Example: The new .note.callgraph.text sections looks like this for a function foo that calls bar 100 times and zap 50 times:
****************************
.section .note.callgraph.text._Z3foov,"",@progbits
.string "Function _Z3foov"
.string "_Z3barv"
.string "100"
.string "_Z3zapv"
.string "50"
***************************
For now, this is for google/main. I will re-submit for review to trunk along with data layout.
Google ref 41940
2011-06-07 Sriraman Tallam <tmsriram@google.com>
* doc/invoke.texi: document option -fcallgraph-profiles-sections.
* final.c (dump_cgraph_profiles): New function.
(rest_of_handle_final): Create new section '.note.callgraph.text'
with compiler flag -fcallgraph-profiles-sections
* common.opt: New option -fcallgraph-profiles-sections.
* params.def (DEFPARAM): New param
PARAM_NOTE_CGRAPH_SECTION_EDGE_THRESHOLD.
Index: doc/invoke.texi
===================================================================
--- doc/invoke.texi (revision 174789)
+++ doc/invoke.texi (working copy)
@@ -351,7 +351,7 @@ Objective-C and Objective-C++ Dialects}.
-falign-labels[=@var{n}] -falign-loops[=@var{n}] -fassociative-math @gol
-fauto-inc-dec -fbranch-probabilities -fbranch-target-load-optimize @gol
-fbranch-target-load-optimize2 -fbtr-bb-exclusive -fcaller-saves @gol
--fcheck-data-deps -fclone-hot-version-paths @gol
+-fcallgraph-profiles-sections -fcheck-data-deps -fclone-hot-version-paths @gol
-fcombine-stack-adjustments -fconserve-stack @gol
-fcompare-elim -fcprop-registers -fcrossjumping @gol
-fcse-follow-jumps -fcse-skip-blocks -fcx-fortran-rules @gol
@@ -8114,6 +8114,15 @@ Do not promote static functions with always inline
@opindex fripa-verbose
Enable printing of verbose information about dynamic inter-procedural optimizations.
This is used in conjunction with the @option{-fripa}.
+
+@item -fcallgraph-profiles-sections
+@opindex fcallgraph-profiles-sections
+Emit call graph edge profile counts in .note.callgraph.text sections. This is
+used in conjunction with @option{-fprofile-use}. A new .note.callgraph.text
+section is created for each function. This section lists every callee and the
+number of times it is called. The params variable
+"note-cgraph-section-edge-threshold" can be used to only list edges above a
+certain threshold.
@end table
The following options control compiler behavior regarding floating
Index: final.c
===================================================================
--- final.c (revision 174789)
+++ final.c (working copy)
@@ -4321,13 +4321,37 @@ debug_free_queue (void)
symbol_queue_size = 0;
}
}
-\f
+
+/* List the call graph profiled edges whise value is greater than
+ PARAM_NOTE_CGRAPH_SECTION_EDGE_THRESHOLD in the
+ ".note.callgraph.text" section. */
+static void
+dump_cgraph_profiles (void)

______________________________

## To-do list
1. In the call graph profile patch, rewrite the paragraph beginning "Emit call graph edge profile counts" as a short bulleted list that keeps its main facts.
2. Resume the call graph profile patch, picking up right after its final line.
The listing that comes after has no connection to the call graph profile patch.

## Provided material

______________________________

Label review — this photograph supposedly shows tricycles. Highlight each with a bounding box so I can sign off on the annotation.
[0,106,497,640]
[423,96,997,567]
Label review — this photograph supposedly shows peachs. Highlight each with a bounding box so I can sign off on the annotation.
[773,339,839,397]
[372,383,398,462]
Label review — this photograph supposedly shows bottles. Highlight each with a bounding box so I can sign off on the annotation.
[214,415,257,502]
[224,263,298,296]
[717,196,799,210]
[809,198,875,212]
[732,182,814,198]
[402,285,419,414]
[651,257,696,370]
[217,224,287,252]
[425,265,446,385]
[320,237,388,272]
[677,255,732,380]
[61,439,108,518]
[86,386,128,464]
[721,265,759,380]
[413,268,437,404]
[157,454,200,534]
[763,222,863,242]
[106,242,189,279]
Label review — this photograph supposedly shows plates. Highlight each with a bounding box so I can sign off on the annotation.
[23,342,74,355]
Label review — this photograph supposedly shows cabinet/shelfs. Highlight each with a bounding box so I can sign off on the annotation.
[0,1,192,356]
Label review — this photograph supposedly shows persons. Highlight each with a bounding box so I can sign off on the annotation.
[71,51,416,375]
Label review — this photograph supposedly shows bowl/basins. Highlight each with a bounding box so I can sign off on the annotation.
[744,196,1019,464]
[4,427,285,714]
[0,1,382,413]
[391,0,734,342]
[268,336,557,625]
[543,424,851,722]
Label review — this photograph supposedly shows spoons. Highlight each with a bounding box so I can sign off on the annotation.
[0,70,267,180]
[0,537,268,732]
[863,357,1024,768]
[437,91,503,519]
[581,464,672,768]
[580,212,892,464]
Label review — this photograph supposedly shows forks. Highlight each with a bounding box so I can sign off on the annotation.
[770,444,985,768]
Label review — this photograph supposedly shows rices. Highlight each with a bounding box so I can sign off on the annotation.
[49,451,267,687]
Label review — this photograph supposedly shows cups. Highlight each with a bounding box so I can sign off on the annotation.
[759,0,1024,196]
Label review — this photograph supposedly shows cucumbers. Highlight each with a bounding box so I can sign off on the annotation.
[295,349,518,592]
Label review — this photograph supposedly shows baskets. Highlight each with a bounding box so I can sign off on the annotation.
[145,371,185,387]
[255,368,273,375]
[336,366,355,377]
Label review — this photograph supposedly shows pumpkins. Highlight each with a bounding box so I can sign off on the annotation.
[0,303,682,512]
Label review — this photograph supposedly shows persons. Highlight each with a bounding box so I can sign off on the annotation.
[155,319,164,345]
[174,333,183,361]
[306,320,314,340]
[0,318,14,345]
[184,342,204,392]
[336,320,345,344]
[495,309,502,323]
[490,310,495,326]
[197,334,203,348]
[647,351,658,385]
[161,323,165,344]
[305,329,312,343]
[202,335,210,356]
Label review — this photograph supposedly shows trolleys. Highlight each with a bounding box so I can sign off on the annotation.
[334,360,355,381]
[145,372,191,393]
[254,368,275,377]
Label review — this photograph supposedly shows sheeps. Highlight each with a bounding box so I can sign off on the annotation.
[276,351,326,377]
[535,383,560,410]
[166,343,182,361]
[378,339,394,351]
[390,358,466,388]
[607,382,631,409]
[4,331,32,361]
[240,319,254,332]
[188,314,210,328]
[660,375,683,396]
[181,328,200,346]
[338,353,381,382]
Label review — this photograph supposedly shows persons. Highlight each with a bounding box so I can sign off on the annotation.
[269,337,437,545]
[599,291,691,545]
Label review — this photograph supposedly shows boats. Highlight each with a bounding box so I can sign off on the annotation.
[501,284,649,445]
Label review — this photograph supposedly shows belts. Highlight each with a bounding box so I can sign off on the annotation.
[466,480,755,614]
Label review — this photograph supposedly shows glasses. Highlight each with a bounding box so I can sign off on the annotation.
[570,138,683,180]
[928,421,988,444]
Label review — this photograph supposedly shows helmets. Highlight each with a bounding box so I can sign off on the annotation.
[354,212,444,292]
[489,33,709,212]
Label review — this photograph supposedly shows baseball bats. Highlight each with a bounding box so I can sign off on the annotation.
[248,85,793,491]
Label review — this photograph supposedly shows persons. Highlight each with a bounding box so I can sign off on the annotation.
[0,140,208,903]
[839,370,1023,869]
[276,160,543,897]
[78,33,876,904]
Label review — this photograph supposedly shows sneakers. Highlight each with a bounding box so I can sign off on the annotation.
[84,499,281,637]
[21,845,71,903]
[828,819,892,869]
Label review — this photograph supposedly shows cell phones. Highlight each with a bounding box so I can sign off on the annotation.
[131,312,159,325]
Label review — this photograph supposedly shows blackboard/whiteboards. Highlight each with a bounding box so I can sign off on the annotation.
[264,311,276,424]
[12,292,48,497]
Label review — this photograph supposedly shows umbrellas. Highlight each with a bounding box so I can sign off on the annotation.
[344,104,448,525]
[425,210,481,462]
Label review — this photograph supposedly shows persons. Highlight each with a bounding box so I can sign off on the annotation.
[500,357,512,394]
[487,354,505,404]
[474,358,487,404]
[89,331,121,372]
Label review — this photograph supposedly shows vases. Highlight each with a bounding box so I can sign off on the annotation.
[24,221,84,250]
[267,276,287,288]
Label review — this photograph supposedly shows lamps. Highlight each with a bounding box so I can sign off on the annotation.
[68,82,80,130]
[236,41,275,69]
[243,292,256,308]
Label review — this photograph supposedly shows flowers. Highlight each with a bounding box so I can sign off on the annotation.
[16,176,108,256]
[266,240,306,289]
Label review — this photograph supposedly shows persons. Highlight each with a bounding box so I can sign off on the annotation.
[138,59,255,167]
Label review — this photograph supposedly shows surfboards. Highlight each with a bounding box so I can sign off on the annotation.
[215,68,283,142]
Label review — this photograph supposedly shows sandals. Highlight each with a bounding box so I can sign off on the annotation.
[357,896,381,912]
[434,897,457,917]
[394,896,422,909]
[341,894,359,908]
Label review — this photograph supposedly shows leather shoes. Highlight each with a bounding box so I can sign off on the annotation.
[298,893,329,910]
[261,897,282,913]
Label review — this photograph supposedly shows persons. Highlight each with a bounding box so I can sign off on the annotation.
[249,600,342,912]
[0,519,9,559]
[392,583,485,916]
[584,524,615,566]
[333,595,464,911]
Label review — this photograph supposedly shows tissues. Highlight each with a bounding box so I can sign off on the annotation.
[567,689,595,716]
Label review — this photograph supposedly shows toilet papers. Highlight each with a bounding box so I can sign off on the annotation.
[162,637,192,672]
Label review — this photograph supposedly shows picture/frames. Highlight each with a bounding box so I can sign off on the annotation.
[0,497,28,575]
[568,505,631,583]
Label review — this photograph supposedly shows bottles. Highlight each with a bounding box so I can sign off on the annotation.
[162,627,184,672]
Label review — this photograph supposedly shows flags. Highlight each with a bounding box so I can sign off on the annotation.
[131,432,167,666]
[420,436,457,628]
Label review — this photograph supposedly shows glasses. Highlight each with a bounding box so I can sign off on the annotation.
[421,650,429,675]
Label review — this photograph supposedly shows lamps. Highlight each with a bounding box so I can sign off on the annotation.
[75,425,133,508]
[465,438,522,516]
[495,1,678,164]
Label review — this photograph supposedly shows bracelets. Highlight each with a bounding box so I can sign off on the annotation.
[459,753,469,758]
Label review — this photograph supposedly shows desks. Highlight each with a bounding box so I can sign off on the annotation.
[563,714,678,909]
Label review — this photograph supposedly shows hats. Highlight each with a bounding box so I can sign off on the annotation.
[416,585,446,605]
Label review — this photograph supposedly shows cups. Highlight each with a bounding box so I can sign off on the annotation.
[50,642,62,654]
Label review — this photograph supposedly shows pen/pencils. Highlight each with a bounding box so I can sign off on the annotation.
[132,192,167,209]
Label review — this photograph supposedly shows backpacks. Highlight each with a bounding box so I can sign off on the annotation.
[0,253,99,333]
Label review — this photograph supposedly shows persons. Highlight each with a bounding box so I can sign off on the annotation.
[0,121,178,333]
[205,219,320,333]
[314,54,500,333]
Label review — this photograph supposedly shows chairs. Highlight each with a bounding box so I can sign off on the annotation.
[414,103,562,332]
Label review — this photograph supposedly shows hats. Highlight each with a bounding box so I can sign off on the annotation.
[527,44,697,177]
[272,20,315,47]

______________________________

## Responses in order
1.
- Emits call graph edge profile counts in .note.callgraph.text sections.
- Used together with -fprofile-use.
- Creates a new .note.callgraph.text section for each function.
- Each section lists every callee and the number of times it is called.
- The params variable "note-cgraph-section-edge-threshold" can limit the list to edges above a certain threshold.

2.
+{
+ struct cgraph_node *node = cgraph_node (current_function_decl);
+ struct cgraph_edge *e;
+ struct cgraph_node *callee;
+
+ for (e = node->callees; e != NULL; e = e->next_callee)
+ {
+ if (e->count <= PARAM_VALUE (PARAM_NOTE_CGRAPH_SECTION_EDGE_THRESHOLD))
+ continue;
+ callee = e->callee;
+ fprintf (asm_out_file, "\t.string \"%s\"\n",
+ IDENTIFIER_POINTER (decl_assembler_name (callee->decl)));
+ fprintf (asm_out_file, "\t.string \"" HOST_WIDEST_INT_PRINT_DEC "\"\n",
+ e->count);
+ }
+}
+
/* Turn the RTL into assembly. */
static unsigned int
rest_of_handle_final (void)
{
rtx x;
const char *fnname;
+ char *profile_fnname;
+ unsigned int flags;
/* Get the function's name, as described by its RTL. This may be
different from the DECL_NAME name used in the source file. */
@@ -4387,6 +4411,21 @@ rest_of_handle_final (void)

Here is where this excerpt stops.